True Wolfgang. But think about this: if the worker is satisfied with retiring at age 63 after working for 45 years and get a smaller pension than he would have gotten had he worked for another 2 why not allow him or her the luxury? Why not devise a plan that would allow a worker to retire after working for certain number of years even if he is younger than the retirement age?
At this time Wolfgang would have started arguing about the feasibility of such a plan with an aging population. This would mean that the number of years that a person should work must be analogous to the life expectancy in that country. Thus if the life expectancy in Germany is greater than in Mozambique then number of years required in the former should be greater than the ones in the latter country. And to cope with rising life expectancy one may also rise this amount of years by e.g. a month per year. A direct benefit of this is that it would reduce the number of people that work without a contract as it would be beneficial to them to report that time.
I have also been thinking about making the retirement age just a point where one may just start enjoying the benefits of pension schemes with the opportunity to work. When I say work I do not obviously mean heavy duty things like building or digging or whatever but some sort of government work where pensioners would -if they wanted to- work for a small salary doing something that would please them like taking care of public gardens in their neighborhood or aiding in government charities. This could be a part-time job which would last up to a maximum of 5-8 years or until the citizen is deemed unfit for the job.
Admit it Wolfgang. Most retirees do not want just to sit around at their homes all day, having nothing to do. Getting them enabled in a job (even with just a small, basic salary which would be added to their pension) would mean that the government will be able to complete its needs cheaper, making at the same time, a lot of pensioners happier.
As for the youngsters who might believe that senior citizens are out to get their jobs think again: They would only be hired at a specific number per year, replacing mostly other seniors who held the job before them and most importantly it would be a part-time job. No youngster hopes for just a part-time job to feed his/her family and sustain a certain standard of living. What should be given is incentives to young people to start on their own, doing what they wish and not following the ideas and notions of the previous generations. But, more on incentives and start-ups later on. Stay tuned!

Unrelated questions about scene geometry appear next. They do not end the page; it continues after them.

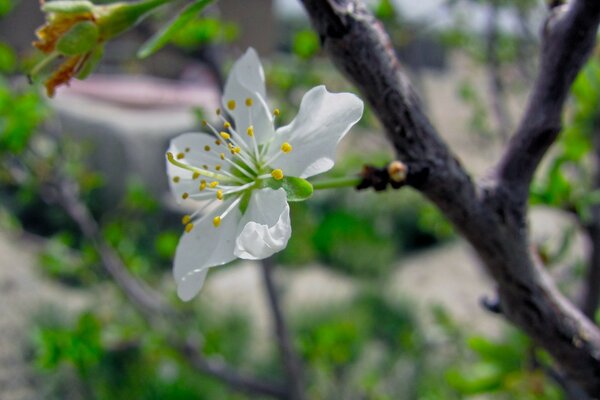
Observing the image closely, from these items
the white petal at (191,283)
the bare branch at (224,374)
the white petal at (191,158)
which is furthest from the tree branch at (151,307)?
the white petal at (191,283)

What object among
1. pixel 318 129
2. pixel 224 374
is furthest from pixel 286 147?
pixel 224 374

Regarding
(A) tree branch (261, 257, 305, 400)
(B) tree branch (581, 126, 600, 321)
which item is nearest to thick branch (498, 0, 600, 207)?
(B) tree branch (581, 126, 600, 321)

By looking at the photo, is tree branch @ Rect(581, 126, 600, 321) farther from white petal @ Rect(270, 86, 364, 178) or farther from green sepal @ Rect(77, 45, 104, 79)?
green sepal @ Rect(77, 45, 104, 79)

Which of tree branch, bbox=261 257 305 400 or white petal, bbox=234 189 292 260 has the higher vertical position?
white petal, bbox=234 189 292 260

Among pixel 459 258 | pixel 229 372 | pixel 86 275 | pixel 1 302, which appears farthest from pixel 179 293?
pixel 459 258

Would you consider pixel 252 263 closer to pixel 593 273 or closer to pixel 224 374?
pixel 224 374

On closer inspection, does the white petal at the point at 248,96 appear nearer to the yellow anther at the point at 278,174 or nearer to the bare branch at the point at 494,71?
the yellow anther at the point at 278,174
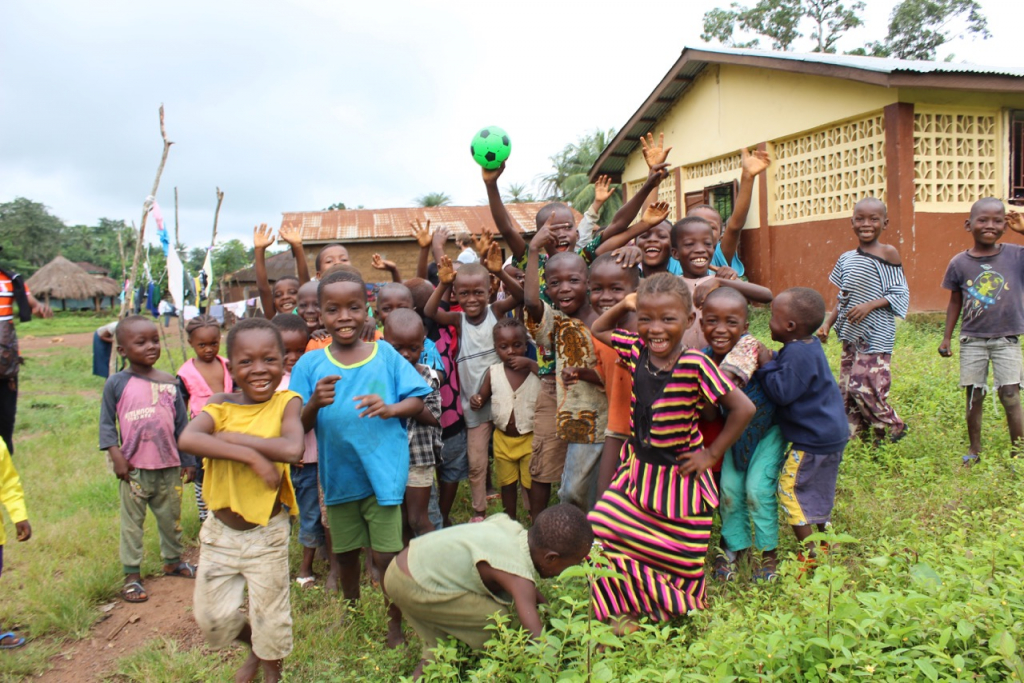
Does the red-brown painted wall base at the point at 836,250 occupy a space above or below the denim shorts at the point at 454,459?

P.S. I am under the impression that the age of 67-68 which is proposed as the age of retirement is due to the fact that academics (think economists here) retire at that age. Well, let me think, 3-4 years of a degree, 1-2 for a Masters and 4-5 for a PhD, if you are a genius then you start working at 26 (most of the academia start working at 28 if they are lucky enough to finish their PhD on time) which leaves you with 42 years of work. Hmm why wouldn't they propose the age of 69 then? Is it because of the sexual connotation?